Transport: A lack of infrastructure and raising awareness by the current UK government has meant that only 1-2% of journeys are made by bicycle despite the great media coverage of the “Boris Bikes” plan; buses make up nearly 5% of journeys, and 24% of car journeys are for less than two miles. Poor public awareness is a challenge faced by the current government, for which it is surely responsible – a situation which cannot be easily remedied before the COP26 meeting.

In the case of aviation, a 2021 Independent report claims that global carbon emissions from aviation fuels is 2.4% worldwide, whereas it makes up 9% of the country’s pollution in the UK. Yet, the Johnson government has excluded the UK’s international aviation from carbon emission targets, which in turn is another failure for Johnson.

Agriculture: Based on WCL reports, which is the largest environment and wildlife coalition in England, the government’s partial ban on peatland burning is just a “first step” and needs further consideration.
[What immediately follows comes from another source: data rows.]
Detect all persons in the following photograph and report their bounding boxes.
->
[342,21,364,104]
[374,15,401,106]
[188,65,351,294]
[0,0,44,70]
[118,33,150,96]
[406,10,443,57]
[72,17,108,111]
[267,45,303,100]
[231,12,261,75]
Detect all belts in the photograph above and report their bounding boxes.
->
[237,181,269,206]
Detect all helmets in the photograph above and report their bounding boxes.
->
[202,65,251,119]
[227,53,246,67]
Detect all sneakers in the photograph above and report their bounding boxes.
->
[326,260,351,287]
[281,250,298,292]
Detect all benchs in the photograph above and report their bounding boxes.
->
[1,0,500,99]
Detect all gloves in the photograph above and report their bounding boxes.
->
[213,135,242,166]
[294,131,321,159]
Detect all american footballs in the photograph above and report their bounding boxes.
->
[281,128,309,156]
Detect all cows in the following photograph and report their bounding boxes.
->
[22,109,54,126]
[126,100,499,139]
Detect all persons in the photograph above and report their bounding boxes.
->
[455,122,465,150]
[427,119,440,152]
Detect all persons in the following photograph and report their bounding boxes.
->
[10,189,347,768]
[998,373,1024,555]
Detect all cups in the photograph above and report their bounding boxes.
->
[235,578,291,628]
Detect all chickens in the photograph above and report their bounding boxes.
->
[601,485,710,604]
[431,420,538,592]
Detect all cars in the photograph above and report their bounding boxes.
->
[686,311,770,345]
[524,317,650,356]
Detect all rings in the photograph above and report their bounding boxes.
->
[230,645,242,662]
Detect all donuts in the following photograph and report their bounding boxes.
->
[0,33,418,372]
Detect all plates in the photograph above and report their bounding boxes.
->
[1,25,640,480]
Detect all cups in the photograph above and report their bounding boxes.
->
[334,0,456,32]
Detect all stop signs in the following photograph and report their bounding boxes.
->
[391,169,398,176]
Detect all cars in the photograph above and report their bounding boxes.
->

Peatlands are the UK’s “biggest carbon sink” and the current law only covers one-third of peatlands in protected areas “…. which makes up around a tenth (9%) of all English peatland”. Every year, 260,000 tonnes of CO2 are released into the air from burning these peatlands, which is the equivalent of emissions by 175,000 cars.

Also, the UK’s commitment to plant 30,000 hectares of trees is an act that is praised, but on the other hand, has raised concerns for environmentalists that this might result in monocultural planting. This might cause tensions among activists and slow down Johnson’s plans for carbon capturing.

There are certain temporary achievements by the Johnson government in controlling carbon emissions during the decline in economic growth. As suggested by the 2021 report of the Office for Budget Responsibility, the growth will improve in 2022 and shows the impact of Covid-19 lockdowns is undeniable. This has raised many questions and concerns for activists in that there is a big chance that the reduced carbon emissions will get back to their previous levels with economic growth.

The Johnson Government: Environmentalist or Hypocrite?

In the 2020 annual progress report by the CCC as an adviser to the UK government, it has admitted that the Johnson government has failed in 17 out of 21 progress indicators to achieve zero carbon by 2050. In the statements and deeds by the government, an ambivalent behaviour is seen which seems to have misled the private sector and resulted in inconsistencies in the behaviour of local authorities regarding the air pollution crisis.

There is some promising data available too, but the answer to the question of whether this is the result of a dedicated will or Covid lockdown is unclear. Considering the fact that Johnson is hosting the COP26 event, it seems that he could have the potential to lead the green economy movement, but his progress is not satisfying and it seems more like propaganda rather than an iron will.